Power can increase future perspective, feelings of social responsibility, and intergenerational generosity toward others, according to University of Michigan’s Leigh Plunkett Tost, Kimberly A. Wade-Benzoni of Duke University, and University of Idaho’s Hana Huang Johnson.
Mark Zuckerberg and Pricilla Chan’s sizeable gift of Facebook stock on the occasion of their daughter’s birth is a recent example.
This finding contrasts previous reports that power tends to cause people to act in more self-interested ways with peers, particularly “in the presence of a weak moral identity,” according to University of Toronto’s Katherine DeCelles, D. Scott DeRue of University of Michigan, Harvard’s Joshua Margolis, and Tara L. Ceranic of University of San Diego.
Focusing on previous power experiences also was linked with a longer-term time perspective among more than 110 participants who wrote about a time they experienced power over others.

============

(REQUIRED TASKS):
a: Answer these questions from the passage on power and generosity:
(i) At which three universities are the researchers who linked power with intergenerational generosity?
(ii) On what occasion was the gift of Facebook stock made?
(iii) How many participants wrote about a time they experienced power over others?
b: Please write a continuation of the passage on power and generosity, starting after its last sentence.
These entries have no connection to the passage on power and generosity.

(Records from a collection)
============

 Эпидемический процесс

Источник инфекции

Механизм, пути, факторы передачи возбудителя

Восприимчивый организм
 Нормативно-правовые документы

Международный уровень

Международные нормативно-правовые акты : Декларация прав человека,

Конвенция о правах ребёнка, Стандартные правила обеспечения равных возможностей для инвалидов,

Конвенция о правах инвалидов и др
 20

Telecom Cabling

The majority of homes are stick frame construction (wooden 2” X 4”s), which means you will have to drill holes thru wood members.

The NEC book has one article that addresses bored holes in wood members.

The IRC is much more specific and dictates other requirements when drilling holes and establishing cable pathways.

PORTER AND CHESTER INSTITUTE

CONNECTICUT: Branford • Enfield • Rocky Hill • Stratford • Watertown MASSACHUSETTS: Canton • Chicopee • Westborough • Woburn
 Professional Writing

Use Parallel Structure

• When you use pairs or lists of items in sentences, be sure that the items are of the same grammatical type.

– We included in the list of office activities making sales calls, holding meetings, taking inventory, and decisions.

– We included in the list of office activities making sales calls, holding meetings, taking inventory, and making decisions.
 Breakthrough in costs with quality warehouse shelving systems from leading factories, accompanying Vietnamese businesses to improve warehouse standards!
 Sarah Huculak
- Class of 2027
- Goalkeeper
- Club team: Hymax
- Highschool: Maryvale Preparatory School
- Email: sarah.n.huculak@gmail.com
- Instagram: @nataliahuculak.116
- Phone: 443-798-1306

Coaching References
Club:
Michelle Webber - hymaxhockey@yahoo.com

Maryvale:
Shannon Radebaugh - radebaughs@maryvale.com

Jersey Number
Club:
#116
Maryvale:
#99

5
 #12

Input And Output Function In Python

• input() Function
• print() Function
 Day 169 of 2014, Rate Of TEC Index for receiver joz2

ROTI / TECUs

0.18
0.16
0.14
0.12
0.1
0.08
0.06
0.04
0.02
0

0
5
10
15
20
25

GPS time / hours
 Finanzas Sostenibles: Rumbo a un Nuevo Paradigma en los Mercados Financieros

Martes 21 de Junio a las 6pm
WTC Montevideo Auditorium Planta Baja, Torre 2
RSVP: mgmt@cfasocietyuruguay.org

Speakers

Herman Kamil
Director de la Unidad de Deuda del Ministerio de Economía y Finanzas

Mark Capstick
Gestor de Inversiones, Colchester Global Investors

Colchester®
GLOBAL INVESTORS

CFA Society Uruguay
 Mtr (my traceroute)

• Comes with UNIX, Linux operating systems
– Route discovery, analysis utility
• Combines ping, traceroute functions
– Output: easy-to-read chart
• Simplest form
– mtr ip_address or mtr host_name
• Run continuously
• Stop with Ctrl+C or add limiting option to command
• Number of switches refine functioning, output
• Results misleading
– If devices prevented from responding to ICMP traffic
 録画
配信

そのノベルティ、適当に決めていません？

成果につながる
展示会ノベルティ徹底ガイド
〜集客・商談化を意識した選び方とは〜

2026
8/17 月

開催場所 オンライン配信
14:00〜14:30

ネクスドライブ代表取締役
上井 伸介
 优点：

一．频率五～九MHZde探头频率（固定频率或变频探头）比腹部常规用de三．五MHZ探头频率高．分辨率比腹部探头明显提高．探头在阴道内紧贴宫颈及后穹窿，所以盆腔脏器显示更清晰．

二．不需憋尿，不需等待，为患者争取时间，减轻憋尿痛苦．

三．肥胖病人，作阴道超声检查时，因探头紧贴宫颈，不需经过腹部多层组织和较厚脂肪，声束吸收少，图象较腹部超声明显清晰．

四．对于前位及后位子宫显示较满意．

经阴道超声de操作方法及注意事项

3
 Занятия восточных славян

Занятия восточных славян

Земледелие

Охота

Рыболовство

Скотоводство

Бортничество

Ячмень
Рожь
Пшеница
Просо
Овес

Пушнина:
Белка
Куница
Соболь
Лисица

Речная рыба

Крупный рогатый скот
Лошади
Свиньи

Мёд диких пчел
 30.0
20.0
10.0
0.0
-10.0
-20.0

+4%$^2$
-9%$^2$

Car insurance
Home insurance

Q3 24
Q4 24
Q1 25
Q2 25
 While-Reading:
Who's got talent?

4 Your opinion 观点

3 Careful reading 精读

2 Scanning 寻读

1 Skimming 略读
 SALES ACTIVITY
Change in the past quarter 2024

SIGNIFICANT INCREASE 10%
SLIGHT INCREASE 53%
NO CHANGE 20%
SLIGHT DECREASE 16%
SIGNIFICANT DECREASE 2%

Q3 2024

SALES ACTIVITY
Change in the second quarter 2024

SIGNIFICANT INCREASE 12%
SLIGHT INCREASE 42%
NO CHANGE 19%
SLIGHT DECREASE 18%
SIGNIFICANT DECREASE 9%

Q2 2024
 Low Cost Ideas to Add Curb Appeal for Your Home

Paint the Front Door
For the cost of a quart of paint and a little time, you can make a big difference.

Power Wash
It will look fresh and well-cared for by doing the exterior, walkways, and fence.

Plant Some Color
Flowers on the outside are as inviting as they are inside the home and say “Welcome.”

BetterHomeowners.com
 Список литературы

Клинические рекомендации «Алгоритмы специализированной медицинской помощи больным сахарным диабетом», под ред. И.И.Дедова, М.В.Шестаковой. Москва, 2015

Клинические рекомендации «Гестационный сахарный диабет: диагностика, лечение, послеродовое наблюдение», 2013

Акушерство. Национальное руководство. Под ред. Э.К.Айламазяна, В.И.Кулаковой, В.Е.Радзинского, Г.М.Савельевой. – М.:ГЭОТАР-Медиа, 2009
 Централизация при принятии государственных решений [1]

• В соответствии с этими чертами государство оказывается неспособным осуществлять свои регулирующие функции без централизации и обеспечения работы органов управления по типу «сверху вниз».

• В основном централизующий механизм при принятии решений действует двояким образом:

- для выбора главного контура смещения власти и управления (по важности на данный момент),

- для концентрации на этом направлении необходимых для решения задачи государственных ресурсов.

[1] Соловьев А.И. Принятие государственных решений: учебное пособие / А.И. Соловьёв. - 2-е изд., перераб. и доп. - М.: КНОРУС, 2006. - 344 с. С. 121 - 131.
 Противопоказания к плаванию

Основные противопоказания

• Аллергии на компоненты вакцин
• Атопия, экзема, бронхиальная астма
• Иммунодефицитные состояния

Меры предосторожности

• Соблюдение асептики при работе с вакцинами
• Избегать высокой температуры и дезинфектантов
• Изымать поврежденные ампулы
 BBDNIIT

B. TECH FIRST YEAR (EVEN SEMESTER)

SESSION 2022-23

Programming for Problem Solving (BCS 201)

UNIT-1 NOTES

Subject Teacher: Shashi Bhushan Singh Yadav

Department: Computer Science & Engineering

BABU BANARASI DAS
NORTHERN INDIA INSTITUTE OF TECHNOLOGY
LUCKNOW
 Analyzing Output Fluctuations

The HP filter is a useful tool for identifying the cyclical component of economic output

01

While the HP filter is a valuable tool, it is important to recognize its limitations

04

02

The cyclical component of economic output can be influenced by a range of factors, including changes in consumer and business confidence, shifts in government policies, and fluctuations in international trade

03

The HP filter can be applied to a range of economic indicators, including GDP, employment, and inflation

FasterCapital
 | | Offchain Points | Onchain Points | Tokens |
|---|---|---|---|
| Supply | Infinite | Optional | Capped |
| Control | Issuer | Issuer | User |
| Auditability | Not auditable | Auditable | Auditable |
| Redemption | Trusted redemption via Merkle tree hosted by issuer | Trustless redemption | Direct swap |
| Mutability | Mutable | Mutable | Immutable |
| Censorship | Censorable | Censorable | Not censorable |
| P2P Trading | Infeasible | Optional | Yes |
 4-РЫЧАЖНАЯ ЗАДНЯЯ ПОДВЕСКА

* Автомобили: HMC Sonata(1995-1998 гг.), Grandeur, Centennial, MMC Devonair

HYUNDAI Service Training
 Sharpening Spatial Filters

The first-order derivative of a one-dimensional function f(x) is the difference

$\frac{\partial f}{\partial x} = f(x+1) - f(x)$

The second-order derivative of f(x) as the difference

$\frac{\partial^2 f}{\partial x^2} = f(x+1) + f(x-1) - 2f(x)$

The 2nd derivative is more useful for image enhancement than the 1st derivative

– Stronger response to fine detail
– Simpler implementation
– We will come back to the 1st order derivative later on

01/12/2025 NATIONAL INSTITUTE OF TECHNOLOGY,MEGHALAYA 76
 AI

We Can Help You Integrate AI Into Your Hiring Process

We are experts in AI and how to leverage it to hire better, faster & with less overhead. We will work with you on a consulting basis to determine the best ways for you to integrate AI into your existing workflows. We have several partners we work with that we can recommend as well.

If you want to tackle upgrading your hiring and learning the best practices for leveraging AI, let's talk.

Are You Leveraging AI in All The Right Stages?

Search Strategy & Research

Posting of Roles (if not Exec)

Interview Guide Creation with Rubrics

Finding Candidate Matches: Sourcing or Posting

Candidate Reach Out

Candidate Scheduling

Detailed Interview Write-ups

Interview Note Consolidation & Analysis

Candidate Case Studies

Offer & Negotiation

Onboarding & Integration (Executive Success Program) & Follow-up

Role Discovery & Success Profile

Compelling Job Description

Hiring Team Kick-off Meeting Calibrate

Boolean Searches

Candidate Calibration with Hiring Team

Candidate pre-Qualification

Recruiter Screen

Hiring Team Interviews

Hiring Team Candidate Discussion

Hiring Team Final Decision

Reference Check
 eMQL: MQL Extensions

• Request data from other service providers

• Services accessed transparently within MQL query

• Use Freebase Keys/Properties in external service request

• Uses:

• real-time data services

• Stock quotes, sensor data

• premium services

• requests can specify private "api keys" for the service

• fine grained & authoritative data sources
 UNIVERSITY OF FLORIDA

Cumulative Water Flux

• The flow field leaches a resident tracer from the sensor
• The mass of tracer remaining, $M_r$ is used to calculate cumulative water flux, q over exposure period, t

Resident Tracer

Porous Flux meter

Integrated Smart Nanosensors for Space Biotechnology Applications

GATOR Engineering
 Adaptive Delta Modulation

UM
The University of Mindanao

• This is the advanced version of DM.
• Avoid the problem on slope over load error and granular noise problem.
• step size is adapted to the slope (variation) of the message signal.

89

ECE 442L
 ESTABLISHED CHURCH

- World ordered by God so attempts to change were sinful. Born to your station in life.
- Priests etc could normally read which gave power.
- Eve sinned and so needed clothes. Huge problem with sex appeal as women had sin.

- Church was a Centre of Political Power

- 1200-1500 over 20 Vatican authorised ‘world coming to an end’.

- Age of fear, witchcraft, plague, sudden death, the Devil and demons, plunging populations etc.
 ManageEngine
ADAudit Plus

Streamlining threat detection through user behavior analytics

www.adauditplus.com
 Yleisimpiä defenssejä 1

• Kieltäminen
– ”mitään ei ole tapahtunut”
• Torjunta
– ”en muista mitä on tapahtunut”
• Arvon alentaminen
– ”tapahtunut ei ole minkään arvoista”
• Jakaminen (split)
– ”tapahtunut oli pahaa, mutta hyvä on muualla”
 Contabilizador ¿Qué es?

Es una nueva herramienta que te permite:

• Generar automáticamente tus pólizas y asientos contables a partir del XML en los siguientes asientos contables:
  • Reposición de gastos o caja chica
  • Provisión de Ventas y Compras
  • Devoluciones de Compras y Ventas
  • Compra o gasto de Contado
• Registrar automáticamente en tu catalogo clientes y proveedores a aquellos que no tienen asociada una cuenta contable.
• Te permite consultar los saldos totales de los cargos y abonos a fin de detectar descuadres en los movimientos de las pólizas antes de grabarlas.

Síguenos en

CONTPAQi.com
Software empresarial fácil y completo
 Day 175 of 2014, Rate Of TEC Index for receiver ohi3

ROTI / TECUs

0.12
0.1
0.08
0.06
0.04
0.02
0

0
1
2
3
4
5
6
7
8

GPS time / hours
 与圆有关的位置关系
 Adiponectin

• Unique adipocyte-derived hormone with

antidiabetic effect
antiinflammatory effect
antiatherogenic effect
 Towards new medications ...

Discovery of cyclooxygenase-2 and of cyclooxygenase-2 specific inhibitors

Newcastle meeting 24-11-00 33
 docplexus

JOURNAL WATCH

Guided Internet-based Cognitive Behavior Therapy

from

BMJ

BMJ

============

(EXERCISE ANSWERS):
a:
(i) University of Michigan, Duke University, and University of Idaho
(ii) The birth of their daughter
(iii) More than 110

b:
Volunteers in studies by Tost’s group reported greater willingness to allocate charitable donations to a cause with long-term benefits than one addressing an immediate need, compared with a matched group that didn’t write about a previous power experience.
In another task, more than 230 volunteers also wrote a power prime, then chose between allocating a $1,000 bonus to themselves or another participant now or a larger amount in the future.
Participants who recalled a power experience were more likely to allocate a greater future bonus to themselves and someone else.
Tost’s team suggested that people with intergenerational power typically feel responsible for ensuring others’ long-term interests, manifested in generous behavior to younger generations.
DeCelles’ findings suggest that moral identity may interact with intergenerational relations to influence people to act with less self-interest and greater altruism.
In additional studies, more than 160 participants were randomly assigned to influence tasks that other group members performed.
The controlling participants reported greater willingness to allocate more future lottery winnings to another group member compare with volunteers who did not control others’ assignments.
Many of these paradoxes of generosity and altruism are investigated through University of Notre Dame’s Science of Generosity initiative.
One promising project is led by University of California, Riverside’s Sonya Lyubomirsky, who explored “the how” and “myths” of happiness.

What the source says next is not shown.